Tiger Brands, SA's largest food company, yesterday, 24 November 2009, said profit for the year to September rose 8% to R2,5bn, as people switched to maize from more expensive staples such as rice, and commodity prices fell from the high prices seen the year before.

Profit from the company's grains business, which accounted for two-fifths of net income, rose 41% to R1,4bn from a year earlier, even as sales of Tastic and Aunt Caroline rice fell.

“We have seen very strong demand for maize products. We have seen consumers trading out of categories such as rice. Maize has benefited,” said Thabi Segoale, managing executive for the grains business.

Performance was muted in the groceries, snacks and drinks businesses as people spent less discretionary income.

Tiger, with a spread of products ranging from Ace maize meal to Tastic Rice, Purity baby food and Bio Classic laundry detergent, has, along with other food producers, done well to keep selling in a domestic economy in which household consumption spending has fallen for four successive quarters.

“The demand for maize and wheat products will continue to grow,” CEO Peter Matlare said.

Tiger is expanding its milling capacity, with a R561m wheat mill that will replace one at Hennenman in the Western Cape and is to be built over the next three years. A separate R200m expansion of its bakery at Pietermaritzburg is due to start boosting output in July.

Demand for cheaper food that benefited the company's grains business had the opposite effect in areas such as snacks and sweets. People bought less chocolate as they switched to cheaper sweets such as jellies.

“As you are aware, confectionary serves no real functional purpose,” said Neil Brimacombe, executive director in charge of consumer brands. “It's important that when you go to market … you go to market often.” The response was to change packaging and in some cases sell sweets in smaller quantities that made them cheaper and more attractive.
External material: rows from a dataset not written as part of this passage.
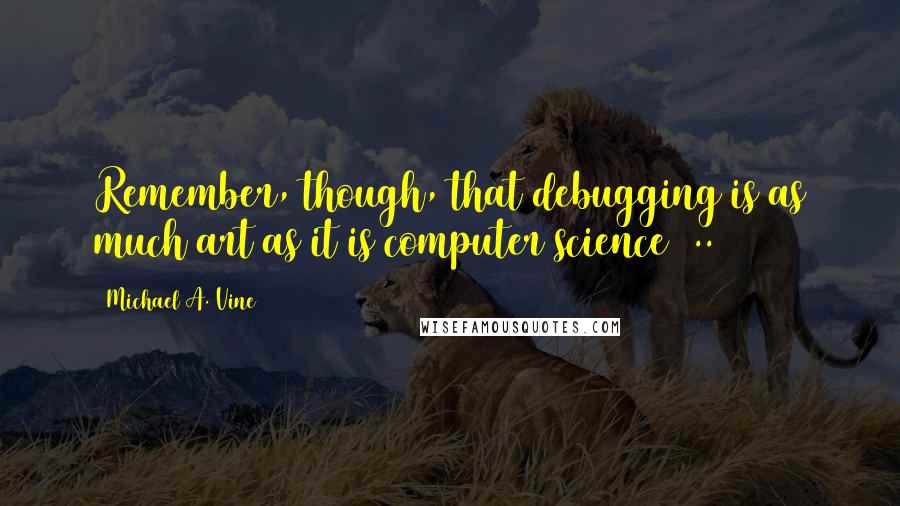 Michael A. Vine Quotes: Remember, though, that debugging is as much art as it is computer science [..]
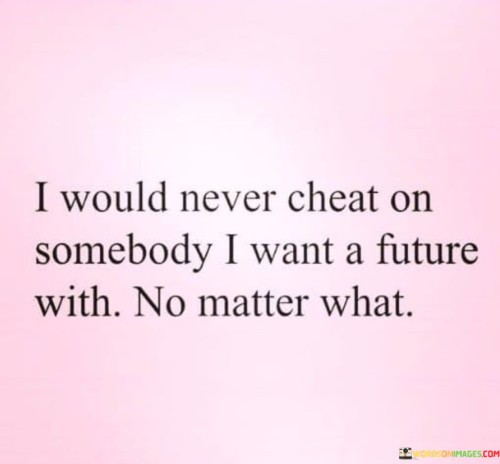 I-Would-Never-Cheat-On-Somebody-I-Want-A-Future-With-Quotes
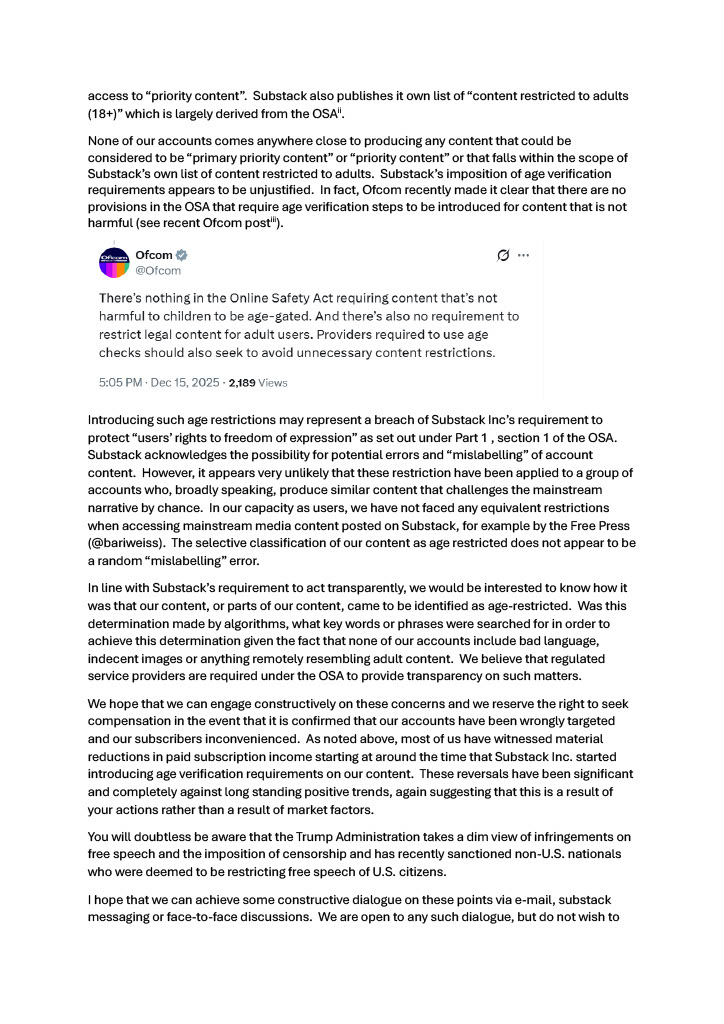 ThinkCoalition's tweet photo. 💥 Substack Inc. censorship 💥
The same pressures were apparent in meat products such as Renown spreads, Enterprise crumbed pork and Like-it-Lean viennas, where sales fell 17% by volume, as people switched to cheaper forms of protein such as pilchards and beans.

While food-price and commodity inflation has eased from last year, there were signs it could come back, Segoale said. “There are a number of factors coming through that suggest you could see some inflationary pressure coming through in some of our commodities.”
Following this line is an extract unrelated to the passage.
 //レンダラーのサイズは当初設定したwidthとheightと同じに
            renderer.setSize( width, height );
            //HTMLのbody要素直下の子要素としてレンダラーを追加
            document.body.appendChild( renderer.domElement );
Despite the lower sales in some areas, the company's core brands have “clearly demonstrated their defensive qualities,” Matlare said. The share price shows it.

Tiger's shares have risen more than 13% over the past two years, even as the JSE's all share index has fallen 11%.

The company, which last year bought Haco, a Kenyan household goods distributor, and Chococam, a Cameroonian chocolate maker, said it is looking for acquisitions in east, west and central Africa.